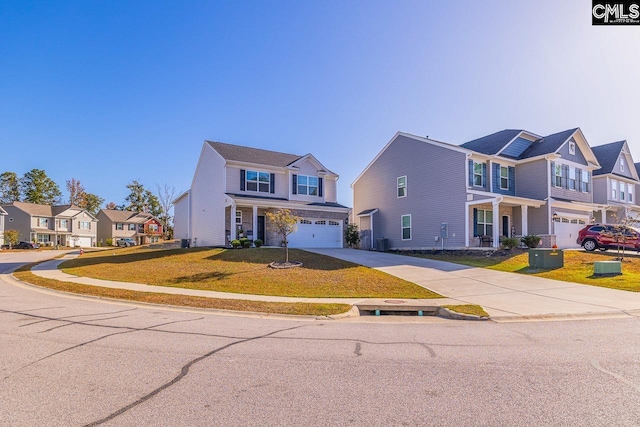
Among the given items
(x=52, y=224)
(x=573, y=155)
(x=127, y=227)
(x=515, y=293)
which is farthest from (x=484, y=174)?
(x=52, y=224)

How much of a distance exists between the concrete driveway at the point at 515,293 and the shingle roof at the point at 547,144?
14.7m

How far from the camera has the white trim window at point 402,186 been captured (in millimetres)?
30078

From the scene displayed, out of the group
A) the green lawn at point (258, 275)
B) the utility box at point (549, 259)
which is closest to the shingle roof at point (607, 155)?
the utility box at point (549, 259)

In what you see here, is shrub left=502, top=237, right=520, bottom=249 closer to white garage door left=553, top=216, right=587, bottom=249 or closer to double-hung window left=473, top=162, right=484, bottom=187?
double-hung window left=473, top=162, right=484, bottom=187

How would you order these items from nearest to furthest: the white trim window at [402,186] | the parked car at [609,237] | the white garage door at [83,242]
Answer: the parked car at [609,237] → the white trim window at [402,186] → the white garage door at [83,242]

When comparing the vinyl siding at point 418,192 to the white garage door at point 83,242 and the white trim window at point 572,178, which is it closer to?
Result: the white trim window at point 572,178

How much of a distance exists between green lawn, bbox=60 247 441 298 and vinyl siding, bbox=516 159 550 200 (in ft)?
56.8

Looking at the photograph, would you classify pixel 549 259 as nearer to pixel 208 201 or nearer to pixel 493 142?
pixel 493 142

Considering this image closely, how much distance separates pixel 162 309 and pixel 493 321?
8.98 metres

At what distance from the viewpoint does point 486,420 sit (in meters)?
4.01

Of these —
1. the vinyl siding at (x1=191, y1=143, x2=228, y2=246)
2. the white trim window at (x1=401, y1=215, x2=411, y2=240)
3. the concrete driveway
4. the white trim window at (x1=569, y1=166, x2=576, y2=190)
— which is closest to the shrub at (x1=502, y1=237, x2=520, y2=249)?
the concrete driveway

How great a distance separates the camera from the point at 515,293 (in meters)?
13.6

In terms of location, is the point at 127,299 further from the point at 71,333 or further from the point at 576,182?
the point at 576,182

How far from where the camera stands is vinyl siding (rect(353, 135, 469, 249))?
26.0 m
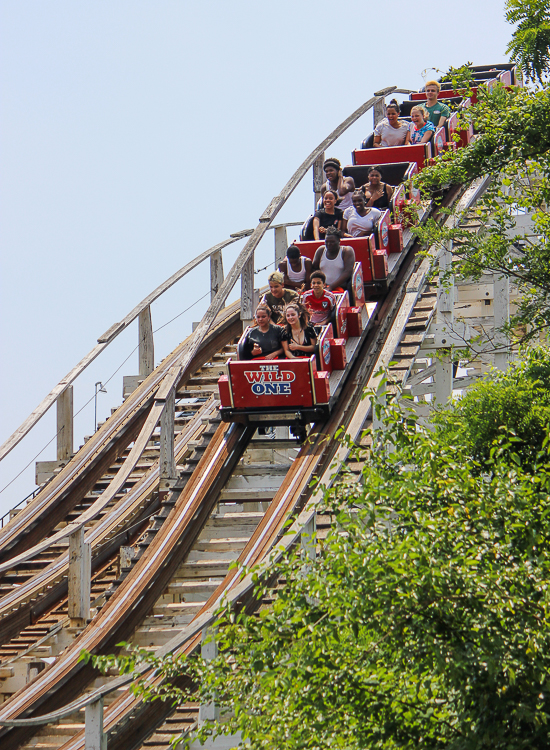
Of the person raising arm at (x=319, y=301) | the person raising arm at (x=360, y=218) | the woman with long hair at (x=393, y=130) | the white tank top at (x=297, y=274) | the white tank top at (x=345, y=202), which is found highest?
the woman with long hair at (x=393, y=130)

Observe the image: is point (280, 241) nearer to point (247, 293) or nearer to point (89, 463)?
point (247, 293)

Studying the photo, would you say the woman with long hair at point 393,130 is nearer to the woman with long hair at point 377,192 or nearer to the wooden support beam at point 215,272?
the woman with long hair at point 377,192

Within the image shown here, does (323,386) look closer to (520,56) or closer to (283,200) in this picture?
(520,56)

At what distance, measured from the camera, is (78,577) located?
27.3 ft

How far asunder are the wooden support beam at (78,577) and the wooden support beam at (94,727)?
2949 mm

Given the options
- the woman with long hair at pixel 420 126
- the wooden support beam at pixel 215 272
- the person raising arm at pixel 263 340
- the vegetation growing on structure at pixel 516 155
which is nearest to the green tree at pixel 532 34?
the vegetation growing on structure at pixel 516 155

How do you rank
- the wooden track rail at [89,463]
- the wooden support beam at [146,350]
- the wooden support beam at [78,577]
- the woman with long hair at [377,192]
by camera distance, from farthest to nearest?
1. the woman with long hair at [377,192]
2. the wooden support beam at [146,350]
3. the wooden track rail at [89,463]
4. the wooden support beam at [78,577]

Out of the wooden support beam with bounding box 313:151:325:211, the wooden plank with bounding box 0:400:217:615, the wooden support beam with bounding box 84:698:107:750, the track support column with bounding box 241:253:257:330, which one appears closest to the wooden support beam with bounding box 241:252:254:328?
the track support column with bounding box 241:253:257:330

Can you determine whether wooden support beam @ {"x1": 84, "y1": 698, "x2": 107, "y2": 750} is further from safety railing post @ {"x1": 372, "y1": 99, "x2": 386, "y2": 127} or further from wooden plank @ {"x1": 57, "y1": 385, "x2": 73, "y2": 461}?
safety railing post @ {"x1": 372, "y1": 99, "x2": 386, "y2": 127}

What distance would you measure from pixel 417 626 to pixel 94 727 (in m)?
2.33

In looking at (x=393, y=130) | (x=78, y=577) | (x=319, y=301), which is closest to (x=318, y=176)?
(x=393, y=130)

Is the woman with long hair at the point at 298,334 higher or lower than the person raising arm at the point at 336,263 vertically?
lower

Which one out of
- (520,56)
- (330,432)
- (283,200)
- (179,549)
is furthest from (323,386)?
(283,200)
····················
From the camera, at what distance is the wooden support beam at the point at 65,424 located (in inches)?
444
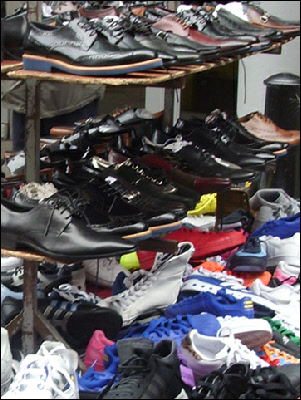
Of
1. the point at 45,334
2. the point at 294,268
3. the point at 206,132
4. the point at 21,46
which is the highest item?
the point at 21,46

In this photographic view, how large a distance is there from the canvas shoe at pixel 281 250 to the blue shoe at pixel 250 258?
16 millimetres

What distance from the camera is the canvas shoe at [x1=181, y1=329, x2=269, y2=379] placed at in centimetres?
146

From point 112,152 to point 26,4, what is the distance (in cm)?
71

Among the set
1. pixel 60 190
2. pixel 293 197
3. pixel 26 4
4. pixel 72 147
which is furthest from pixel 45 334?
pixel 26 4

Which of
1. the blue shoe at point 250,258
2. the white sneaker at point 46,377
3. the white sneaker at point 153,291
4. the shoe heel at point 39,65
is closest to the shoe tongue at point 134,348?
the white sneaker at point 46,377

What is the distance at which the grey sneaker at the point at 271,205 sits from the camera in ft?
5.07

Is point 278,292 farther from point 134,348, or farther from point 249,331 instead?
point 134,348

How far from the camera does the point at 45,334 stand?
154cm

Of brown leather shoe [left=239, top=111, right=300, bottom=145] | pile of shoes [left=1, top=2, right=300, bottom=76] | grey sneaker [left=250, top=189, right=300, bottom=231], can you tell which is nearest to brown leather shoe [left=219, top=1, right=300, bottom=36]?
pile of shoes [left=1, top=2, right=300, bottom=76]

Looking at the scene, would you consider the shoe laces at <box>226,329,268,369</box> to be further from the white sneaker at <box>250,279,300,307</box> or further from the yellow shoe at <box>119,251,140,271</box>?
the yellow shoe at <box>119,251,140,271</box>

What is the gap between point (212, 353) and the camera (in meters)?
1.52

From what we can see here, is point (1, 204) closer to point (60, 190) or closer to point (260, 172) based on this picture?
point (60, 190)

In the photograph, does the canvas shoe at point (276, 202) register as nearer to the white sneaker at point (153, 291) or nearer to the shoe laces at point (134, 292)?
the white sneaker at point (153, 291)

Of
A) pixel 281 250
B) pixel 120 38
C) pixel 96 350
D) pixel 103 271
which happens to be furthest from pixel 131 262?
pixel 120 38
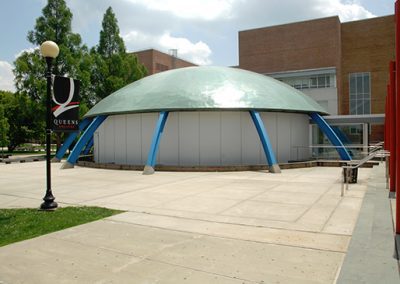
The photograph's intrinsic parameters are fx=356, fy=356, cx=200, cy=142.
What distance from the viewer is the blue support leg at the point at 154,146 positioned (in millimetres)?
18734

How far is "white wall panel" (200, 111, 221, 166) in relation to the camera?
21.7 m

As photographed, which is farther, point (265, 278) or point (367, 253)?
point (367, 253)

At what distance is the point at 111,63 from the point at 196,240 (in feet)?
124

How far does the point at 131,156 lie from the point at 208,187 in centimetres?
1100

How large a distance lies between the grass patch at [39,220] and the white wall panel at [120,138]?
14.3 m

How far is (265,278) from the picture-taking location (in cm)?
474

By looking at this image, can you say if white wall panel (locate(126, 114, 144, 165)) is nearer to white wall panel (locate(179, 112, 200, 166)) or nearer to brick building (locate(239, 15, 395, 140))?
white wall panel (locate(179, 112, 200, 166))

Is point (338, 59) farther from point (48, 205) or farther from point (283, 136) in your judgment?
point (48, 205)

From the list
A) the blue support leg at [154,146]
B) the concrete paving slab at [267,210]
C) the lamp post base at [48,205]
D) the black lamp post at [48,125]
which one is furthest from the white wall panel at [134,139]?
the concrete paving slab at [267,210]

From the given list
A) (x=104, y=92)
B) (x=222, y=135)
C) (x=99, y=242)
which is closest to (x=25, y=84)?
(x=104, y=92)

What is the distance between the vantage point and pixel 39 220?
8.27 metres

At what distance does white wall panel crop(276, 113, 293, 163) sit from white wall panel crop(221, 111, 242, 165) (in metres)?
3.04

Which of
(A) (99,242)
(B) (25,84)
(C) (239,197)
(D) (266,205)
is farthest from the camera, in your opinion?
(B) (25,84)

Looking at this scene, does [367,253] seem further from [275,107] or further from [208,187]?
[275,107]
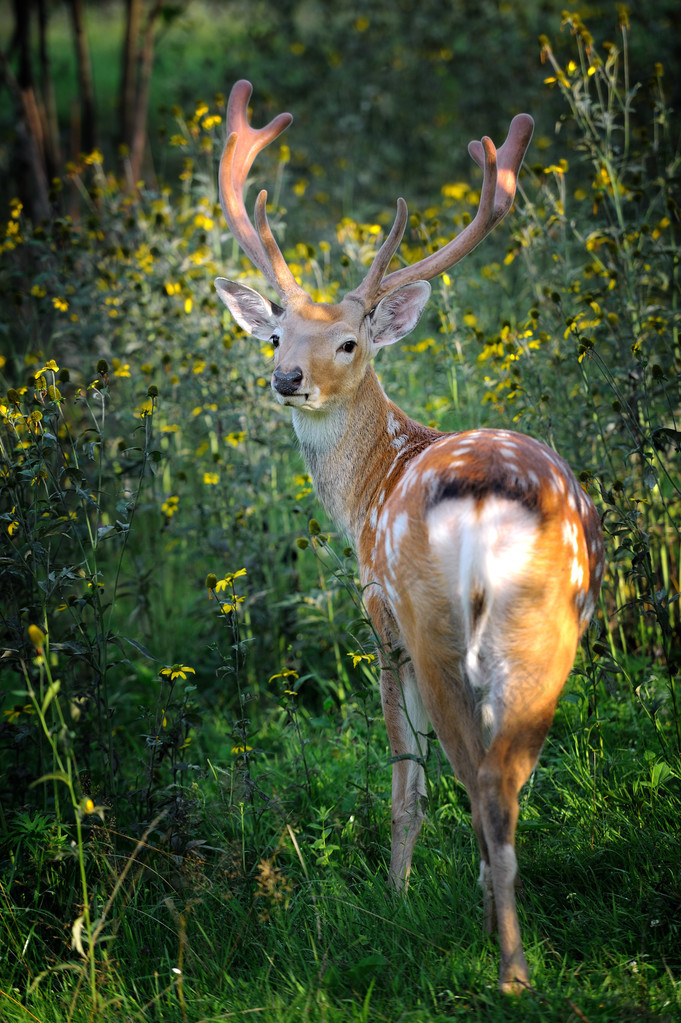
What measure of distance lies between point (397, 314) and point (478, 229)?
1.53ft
····················
== WHAT YOU HAVE TO DO ==
Copy from the material above every line that contains the string "shrub", matching case exactly.

== RESULT OF THE EXERCISE ==
In what you see here, is shrub left=502, top=237, right=520, bottom=249 closer to white garage door left=553, top=216, right=587, bottom=249 or closer to double-hung window left=473, top=162, right=484, bottom=187?
— which is closest to the shrub at (x1=502, y1=237, x2=520, y2=249)?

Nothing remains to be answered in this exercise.